Doctor of Philosophy (PhD)

Department

English

First Advisor

Dr. Thomas L. McHaney - Chair

Second Advisor

Dr. Audrey Goodman

Third Advisor

Dr. Pearl A. McHaney

Abstract

Combining the critical lenses of early American scholarship and that of the modern South, “Captive Women, Cunning Texts” investigates the uses and transformations of tropes of captivity drawn from the American Indian captivity narrative by women writers of the Southern Renaissance (circa 1910-45). Specifically, this study examines how captivity narratives, the first American literary form dominated by white women’s experiences as writers and readers, provided the female authors of the Southern Renaissance with a genre ideal for critiquing the roles of women in the South, and the official constructions of southern history.
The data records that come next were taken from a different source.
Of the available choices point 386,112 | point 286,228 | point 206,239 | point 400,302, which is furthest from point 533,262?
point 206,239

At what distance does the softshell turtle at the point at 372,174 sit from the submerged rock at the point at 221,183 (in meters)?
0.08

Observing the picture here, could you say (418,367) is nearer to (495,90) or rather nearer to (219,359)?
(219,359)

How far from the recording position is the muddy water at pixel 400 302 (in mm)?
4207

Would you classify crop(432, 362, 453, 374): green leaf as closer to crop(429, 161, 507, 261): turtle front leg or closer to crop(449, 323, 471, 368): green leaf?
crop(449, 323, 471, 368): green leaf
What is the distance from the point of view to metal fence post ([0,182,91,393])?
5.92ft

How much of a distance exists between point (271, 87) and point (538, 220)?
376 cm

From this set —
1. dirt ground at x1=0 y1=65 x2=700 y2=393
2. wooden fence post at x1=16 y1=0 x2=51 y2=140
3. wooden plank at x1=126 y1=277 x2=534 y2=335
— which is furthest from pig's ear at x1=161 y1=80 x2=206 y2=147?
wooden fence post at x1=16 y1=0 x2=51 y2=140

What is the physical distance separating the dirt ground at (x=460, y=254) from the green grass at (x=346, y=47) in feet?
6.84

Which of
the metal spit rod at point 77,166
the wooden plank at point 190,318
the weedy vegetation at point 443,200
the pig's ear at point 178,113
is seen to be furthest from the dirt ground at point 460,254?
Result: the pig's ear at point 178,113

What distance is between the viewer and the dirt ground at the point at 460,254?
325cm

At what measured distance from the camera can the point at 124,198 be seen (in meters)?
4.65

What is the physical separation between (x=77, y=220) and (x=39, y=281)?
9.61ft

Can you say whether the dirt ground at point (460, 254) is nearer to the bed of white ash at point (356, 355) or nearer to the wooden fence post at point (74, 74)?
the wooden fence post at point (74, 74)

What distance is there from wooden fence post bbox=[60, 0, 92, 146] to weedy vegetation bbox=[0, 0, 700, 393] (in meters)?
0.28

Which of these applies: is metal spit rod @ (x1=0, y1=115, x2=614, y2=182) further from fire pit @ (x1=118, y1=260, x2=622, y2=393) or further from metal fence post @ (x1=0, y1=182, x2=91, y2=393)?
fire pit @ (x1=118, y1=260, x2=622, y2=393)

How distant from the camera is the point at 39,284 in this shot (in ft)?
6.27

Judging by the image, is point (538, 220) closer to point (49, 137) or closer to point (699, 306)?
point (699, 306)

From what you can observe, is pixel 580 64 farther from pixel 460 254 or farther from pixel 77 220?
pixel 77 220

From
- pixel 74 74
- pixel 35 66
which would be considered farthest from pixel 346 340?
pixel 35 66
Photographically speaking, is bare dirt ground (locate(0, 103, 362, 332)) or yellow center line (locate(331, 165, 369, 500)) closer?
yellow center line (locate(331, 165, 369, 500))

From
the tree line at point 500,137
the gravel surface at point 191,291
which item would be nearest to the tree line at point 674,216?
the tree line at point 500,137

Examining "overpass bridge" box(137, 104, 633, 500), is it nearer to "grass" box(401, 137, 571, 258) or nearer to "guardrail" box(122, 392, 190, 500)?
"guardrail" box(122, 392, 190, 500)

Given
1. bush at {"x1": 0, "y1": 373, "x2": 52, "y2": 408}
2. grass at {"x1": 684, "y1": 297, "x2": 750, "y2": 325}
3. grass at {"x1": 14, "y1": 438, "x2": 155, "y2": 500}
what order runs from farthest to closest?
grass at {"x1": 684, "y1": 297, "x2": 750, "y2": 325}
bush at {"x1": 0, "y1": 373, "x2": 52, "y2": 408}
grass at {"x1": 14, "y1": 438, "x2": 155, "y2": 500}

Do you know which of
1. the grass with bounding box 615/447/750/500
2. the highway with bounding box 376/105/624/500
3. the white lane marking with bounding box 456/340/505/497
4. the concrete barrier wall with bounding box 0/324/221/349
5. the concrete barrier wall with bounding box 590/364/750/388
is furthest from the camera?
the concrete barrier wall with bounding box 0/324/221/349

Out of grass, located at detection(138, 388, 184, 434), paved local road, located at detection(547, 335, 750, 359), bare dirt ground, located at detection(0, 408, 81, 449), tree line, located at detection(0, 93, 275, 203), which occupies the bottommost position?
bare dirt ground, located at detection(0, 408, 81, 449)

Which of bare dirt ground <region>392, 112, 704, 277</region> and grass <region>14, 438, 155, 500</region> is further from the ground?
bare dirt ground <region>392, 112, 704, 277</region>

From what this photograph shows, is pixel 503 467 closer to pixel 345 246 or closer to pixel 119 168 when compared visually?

This work interrogates the multifaceted ways in which the captivity genre enabled these female authors to reject typical male modes of expression and interpretation, as well as male images portraying women in mythical terms that conflicted with the real experiences and boundaries of their lives. Through critical case studies of Evelyn Scott, Beatrice Witte Ravenel, and Caroline Gordon, this study demonstrates that many women writers of this period self-consciously returned to the literary past of American captivity narratives for models and, in so doing, discovered modes of discourse and tropes of confinement that aided them in their struggle to redefine their place and that of the racial and cultural Other in southern society, literature, and history. Their strategic re-employment of the captivity tradition literally and metaphorically provided liminal sites of exchange that both reveal and inspire agency and change in their unmasking of tradition, veneer, and the deeply imbedded cultural exchange of the white female body.